Elizabeth Chamberlin writes: Re. “DIAC: making every dollar count” (Tuesday, item 16). Will somebody please explain to me adequately and openly why, in such a booming bloody economy, DIAC is sending memos to their staff requesting they deal with the inevitable stress caused by their “current financial position”? Aren’t we supposed to be rolling in it?

Hey, I might even change my mind about something:

Welf Herfurth writes: Re. Larissa Andelman (yesterday, comments). She might not like what John Pasquarelli had to say, but as far as I know we are still a democratic society were people have a right to say what they like. For her to label him as a racist and fascist sh-t shows that she has no understanding of what democracy is all about, for example free speech and freedom of expression. I subscribe to Crikey to get a balanced view, not what a Packer or Murdoch wants me to think. That means that I have to be prepared to read articles I might not agree on and might even have to think about. Hey, I might even change my mind about something. But that is called having an open mind and being part of a democratic political society. If Larissa Andelman wants to live in a society were there is no need for balance she might want to consider to move to North Korea. If she doesn’t want to do that I suggest she better unsubscribe from Crikey, put her head in the sand and becomes part of the ignorant critical mass of the electorate.

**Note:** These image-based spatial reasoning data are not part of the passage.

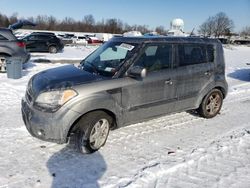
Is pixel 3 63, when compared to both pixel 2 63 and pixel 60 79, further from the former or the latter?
pixel 60 79

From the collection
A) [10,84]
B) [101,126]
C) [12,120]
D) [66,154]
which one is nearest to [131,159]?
[101,126]

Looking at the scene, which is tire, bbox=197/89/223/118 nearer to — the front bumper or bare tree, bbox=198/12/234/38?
the front bumper

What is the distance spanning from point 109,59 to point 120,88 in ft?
2.42

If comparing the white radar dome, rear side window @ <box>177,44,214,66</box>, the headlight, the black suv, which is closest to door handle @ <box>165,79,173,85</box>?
rear side window @ <box>177,44,214,66</box>

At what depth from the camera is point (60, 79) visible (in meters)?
4.63

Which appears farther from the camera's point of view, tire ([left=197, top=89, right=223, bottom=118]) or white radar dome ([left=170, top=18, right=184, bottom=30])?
white radar dome ([left=170, top=18, right=184, bottom=30])

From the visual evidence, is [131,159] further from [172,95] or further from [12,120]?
[12,120]

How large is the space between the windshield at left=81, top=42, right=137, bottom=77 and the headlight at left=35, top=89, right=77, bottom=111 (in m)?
0.83

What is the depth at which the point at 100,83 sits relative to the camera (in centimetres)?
463

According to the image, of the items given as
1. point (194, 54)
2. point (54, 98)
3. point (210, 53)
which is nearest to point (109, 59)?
point (54, 98)

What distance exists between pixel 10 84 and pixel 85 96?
5.79m

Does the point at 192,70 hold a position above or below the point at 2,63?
above

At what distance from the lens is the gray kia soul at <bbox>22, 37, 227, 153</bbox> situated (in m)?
4.36

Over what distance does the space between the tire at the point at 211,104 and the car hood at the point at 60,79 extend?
278 centimetres
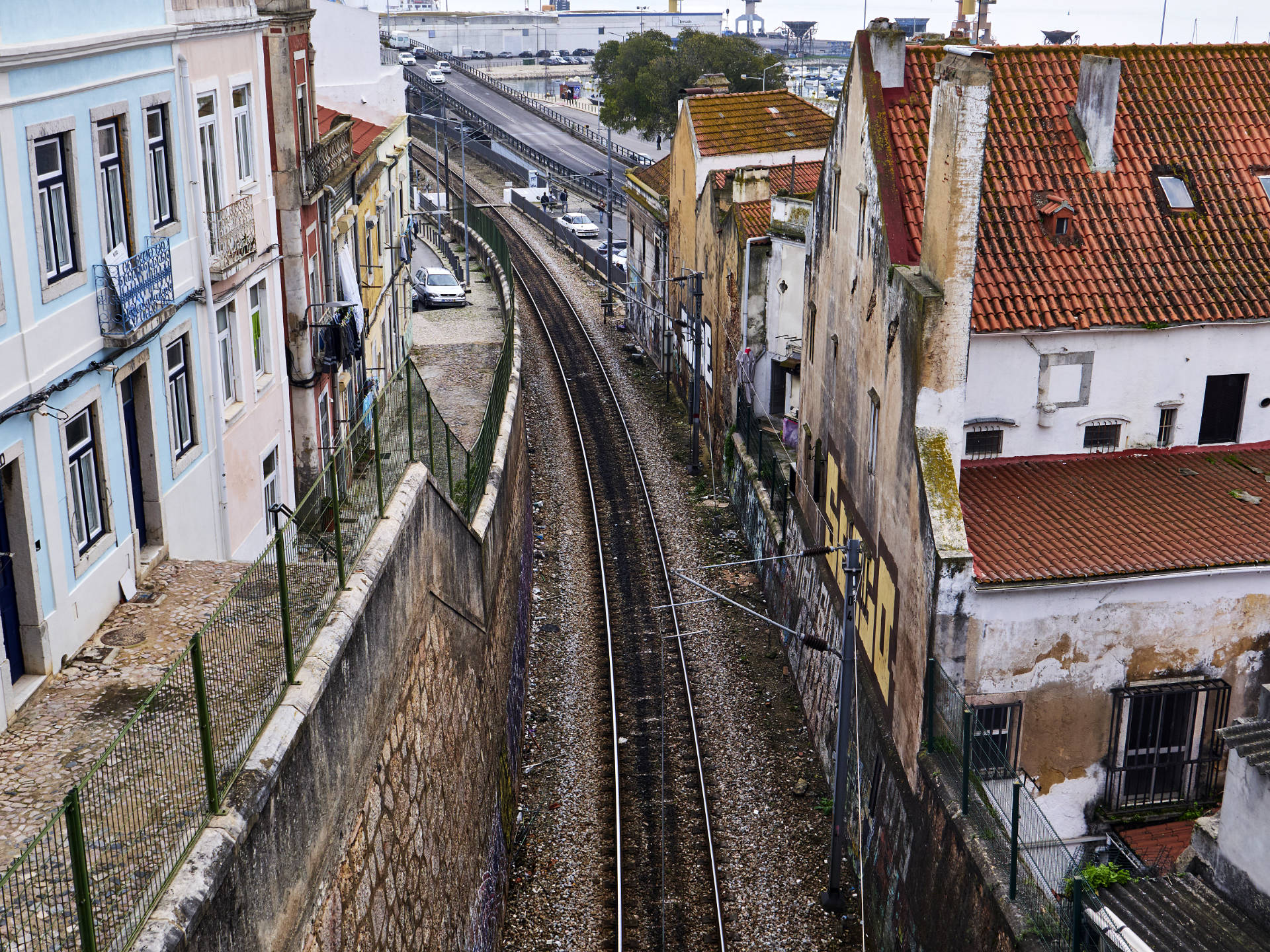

Mark Scott – credit where credit’s due:

Malcolm Miller writes: Re. “No ads for the ABC, says Scott” (yesterday, item 5). Has Mark Scott been a victim of the rewriting of history? Why is there no analysis of his early brilliance as a (very) junior but clearly gifted pedagogue? The story begins: At the time of the Metherell “reforms” to education in the late ’80s the Chairman of the Board of Education or some such title was young Mark’s dad, Walter who, not surprisingly had had no experience with public education but was on the Barker College board of luminaries, his alma mater. He was the big admin kahuna of state education and Metherell’s go to man. Mark was a uni student at the time of the industrial disputes, who upon graduating in Education – and after the disputes had died down, was immediately employed in the NSW Dept of Education as a teacher whilst many thousands of unemployed and experienced teachers far senior to young Mark awaited such an appointment – the wait was usually about 5-7 years. With Merit- based selection a recent innovation of Terry Metherell it was only a couple of years before Mark soared elegantly to a principal’s job, setting a record in promotion whereby his experience was about three years whilst his peers’ experience for such a promotion was generally about 20 years. The only inconvenience being his appointment: Fairfield, NSW – surely an error. Maybe the DoE meant Fairlight and messed it up. So, clearly Mark is very talented and although totally without training in the media he has “made it” on sheer brilliance. Credit where credit’s due.

What a Muslim looks like:

Kate Finch writes: Re. “What a Muslim looks like, by The Daily Telegraph” (yesterday, item 18). Irfan Yusuf asked: “It makes me wonder: how would you illustrate a story about The Daily Tele‘s approach to Islamic issues?” Based on this example that’s easy: a bunch of d-ckheads mooning someone.

Aboriginal art:

Marlene Hodder writes: Re. “Aboriginal art popular at home and abroad” (yesterday, item 20). I find the recent reports on the popularity and value of Aboriginal art rather ironic. The Federal Government, in its ignorance and arrogance, is hell-bent on killing the goose that lays the golden eggs. Brough et al seem unaware that authentic and important Aboriginal art comes from spirituality, connection to country, culture and the space for Aboriginal people to be themselves. It would be sad for Australia and the world if the remnants of the culture end up producing tea-towel art for the tourists to take home. Stop the intervention madness before it is too late.

Blushing apologies to Mark Scott:

Margaret Simons writes: Re. “Newspapers need strong proprietors to survive” (Tuesday, item 18). A few readers have pointed out, with various degrees of glee, that on Tuesday I accused ABC Managing Director Mark Scott of smooching journalists – including myself. I meant to say schmoozing, of course. Blushing apologies to Mark Scott and his contacts.